THE PROBLEM: Return all lines below containing the word "burst".
•••••
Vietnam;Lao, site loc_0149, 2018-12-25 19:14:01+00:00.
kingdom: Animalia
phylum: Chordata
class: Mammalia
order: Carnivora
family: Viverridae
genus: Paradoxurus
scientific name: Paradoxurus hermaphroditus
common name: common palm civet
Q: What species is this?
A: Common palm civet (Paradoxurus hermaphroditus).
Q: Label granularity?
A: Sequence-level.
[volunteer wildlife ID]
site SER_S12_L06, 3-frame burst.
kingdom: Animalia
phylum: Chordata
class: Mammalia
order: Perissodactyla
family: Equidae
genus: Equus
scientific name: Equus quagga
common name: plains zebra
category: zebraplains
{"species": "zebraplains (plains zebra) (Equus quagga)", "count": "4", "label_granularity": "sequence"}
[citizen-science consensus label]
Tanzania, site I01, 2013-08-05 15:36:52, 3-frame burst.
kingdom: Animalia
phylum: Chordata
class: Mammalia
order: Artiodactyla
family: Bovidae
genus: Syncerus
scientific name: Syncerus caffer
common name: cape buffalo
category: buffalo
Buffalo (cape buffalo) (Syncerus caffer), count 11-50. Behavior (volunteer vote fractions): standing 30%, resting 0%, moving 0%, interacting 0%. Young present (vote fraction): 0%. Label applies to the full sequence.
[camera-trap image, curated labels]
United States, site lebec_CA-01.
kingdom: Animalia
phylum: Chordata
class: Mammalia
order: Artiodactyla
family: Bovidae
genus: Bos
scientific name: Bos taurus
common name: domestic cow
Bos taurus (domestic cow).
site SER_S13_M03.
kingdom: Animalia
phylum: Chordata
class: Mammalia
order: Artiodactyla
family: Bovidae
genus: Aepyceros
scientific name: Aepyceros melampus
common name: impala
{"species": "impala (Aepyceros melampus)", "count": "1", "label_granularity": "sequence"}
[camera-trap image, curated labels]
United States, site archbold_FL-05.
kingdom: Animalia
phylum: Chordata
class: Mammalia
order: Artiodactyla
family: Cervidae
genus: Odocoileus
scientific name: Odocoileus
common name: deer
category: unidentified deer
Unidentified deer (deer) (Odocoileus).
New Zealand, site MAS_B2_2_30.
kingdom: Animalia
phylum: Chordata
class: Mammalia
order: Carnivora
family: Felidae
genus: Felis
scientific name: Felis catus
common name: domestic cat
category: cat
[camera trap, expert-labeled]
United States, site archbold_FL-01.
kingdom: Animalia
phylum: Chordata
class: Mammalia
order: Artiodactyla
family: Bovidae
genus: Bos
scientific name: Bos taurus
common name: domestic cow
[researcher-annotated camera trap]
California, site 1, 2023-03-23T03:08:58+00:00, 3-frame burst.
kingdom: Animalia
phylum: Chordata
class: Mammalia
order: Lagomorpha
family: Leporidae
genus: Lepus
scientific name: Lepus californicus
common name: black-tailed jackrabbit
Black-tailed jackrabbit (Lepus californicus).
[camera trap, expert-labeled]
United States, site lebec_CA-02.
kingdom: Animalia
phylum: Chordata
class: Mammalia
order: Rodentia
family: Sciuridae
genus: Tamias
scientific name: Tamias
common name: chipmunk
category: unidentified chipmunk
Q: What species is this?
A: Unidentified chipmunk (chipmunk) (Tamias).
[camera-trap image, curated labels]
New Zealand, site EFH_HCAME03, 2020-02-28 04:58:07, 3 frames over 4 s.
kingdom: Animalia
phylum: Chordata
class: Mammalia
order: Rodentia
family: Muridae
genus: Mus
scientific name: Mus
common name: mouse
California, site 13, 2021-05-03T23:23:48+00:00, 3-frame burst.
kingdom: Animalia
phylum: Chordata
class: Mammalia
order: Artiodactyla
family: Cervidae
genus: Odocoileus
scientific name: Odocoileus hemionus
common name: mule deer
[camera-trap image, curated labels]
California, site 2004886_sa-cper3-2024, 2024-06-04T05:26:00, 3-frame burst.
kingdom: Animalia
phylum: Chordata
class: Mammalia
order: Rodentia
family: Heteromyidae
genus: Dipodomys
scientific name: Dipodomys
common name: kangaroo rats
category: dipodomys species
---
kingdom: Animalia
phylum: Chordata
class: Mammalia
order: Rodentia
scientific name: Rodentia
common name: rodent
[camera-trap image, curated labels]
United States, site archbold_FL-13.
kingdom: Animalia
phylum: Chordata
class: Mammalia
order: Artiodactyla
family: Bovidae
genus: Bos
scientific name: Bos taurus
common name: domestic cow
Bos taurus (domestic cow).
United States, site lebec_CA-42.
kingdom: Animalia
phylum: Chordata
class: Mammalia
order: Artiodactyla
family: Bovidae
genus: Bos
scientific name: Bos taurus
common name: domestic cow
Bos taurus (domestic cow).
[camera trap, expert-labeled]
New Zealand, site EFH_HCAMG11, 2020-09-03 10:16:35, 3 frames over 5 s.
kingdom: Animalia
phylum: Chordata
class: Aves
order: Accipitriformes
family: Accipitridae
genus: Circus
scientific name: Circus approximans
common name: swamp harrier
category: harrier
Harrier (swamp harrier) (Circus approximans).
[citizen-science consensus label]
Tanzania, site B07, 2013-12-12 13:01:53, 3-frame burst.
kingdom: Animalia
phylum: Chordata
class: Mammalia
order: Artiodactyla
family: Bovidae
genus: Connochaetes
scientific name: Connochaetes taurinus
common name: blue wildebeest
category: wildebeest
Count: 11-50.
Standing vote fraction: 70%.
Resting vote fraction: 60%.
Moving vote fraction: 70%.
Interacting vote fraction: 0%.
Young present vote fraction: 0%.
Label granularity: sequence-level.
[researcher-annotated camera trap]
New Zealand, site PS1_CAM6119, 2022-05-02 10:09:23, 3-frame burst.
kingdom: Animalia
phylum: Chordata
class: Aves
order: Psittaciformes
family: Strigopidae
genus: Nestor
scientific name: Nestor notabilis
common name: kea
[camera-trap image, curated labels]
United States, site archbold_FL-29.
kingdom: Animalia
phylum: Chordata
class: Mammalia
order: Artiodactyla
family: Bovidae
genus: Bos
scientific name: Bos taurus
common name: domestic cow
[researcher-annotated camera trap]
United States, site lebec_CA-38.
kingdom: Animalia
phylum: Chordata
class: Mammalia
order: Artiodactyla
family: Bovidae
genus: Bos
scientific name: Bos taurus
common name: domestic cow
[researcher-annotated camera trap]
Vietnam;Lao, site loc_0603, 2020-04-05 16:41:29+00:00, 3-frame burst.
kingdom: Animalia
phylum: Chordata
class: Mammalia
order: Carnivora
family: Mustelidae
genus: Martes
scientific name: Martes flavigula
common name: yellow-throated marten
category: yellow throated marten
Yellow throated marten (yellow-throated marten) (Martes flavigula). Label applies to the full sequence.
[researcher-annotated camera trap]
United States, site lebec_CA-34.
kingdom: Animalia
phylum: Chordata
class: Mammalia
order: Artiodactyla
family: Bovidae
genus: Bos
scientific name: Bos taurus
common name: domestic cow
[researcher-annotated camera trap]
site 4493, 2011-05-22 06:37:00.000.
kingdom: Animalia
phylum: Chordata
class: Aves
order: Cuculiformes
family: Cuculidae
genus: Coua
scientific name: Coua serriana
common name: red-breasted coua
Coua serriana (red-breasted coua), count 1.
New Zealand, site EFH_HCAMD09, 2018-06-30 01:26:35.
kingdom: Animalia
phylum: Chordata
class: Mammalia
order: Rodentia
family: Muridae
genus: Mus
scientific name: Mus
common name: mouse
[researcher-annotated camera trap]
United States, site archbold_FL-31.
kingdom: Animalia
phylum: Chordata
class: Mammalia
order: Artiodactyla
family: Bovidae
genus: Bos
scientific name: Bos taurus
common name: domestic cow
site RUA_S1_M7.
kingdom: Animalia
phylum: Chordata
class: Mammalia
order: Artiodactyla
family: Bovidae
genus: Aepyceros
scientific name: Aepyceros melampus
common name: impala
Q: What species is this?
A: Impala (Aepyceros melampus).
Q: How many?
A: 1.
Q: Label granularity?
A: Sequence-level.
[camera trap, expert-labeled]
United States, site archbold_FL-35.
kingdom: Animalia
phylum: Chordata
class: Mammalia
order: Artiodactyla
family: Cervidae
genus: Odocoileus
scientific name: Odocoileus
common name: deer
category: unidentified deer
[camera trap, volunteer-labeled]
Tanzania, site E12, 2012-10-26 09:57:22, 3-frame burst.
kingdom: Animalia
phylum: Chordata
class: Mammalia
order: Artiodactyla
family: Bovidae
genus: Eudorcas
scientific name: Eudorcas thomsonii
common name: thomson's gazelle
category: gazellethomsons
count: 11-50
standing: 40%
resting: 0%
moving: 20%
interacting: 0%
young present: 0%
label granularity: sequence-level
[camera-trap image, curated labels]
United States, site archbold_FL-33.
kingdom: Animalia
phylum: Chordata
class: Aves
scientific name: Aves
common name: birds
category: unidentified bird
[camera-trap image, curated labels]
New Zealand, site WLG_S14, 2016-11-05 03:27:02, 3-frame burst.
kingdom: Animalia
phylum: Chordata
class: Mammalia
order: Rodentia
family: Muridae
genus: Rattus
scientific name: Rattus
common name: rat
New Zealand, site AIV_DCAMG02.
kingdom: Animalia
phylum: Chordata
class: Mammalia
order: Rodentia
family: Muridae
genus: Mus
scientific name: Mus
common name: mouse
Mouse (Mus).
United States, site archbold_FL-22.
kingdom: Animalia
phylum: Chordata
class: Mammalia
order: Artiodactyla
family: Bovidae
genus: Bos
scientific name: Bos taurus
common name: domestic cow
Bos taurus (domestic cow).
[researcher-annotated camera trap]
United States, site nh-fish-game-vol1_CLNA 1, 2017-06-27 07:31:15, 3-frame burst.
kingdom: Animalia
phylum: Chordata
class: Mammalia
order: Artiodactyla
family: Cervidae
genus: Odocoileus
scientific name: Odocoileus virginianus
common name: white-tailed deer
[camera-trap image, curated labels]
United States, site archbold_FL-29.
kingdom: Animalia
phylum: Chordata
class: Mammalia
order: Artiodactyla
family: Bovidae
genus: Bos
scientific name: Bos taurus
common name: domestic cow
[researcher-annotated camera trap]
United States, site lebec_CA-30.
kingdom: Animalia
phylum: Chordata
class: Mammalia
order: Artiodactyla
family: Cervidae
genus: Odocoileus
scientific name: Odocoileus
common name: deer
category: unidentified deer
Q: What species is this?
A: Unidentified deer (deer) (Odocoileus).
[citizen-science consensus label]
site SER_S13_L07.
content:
•••••
EXERCISE SOLUTION:
site SER_S12_L06, 3-frame burst.
Tanzania, site I01, 2013-08-05 15:36:52, 3-frame burst.
California, site 1, 2023-03-23T03:08:58+00:00, 3-frame burst.
California, site 13, 2021-05-03T23:23:48+00:00, 3-frame burst.
California, site 2004886_sa-cper3-2024, 2024-06-04T05:26:00, 3-frame burst.
Tanzania, site B07, 2013-12-12 13:01:53, 3-frame burst.
New Zealand, site PS1_CAM6119, 2022-05-02 10:09:23, 3-frame burst.
Vietnam;Lao, site loc_0603, 2020-04-05 16:41:29+00:00, 3-frame burst.
Tanzania, site E12, 2012-10-26 09:57:22, 3-frame burst.
New Zealand, site WLG_S14, 2016-11-05 03:27:02, 3-frame burst.
United States, site nh-fish-game-vol1_CLNA 1, 2017-06-27 07:31:15, 3-frame burst.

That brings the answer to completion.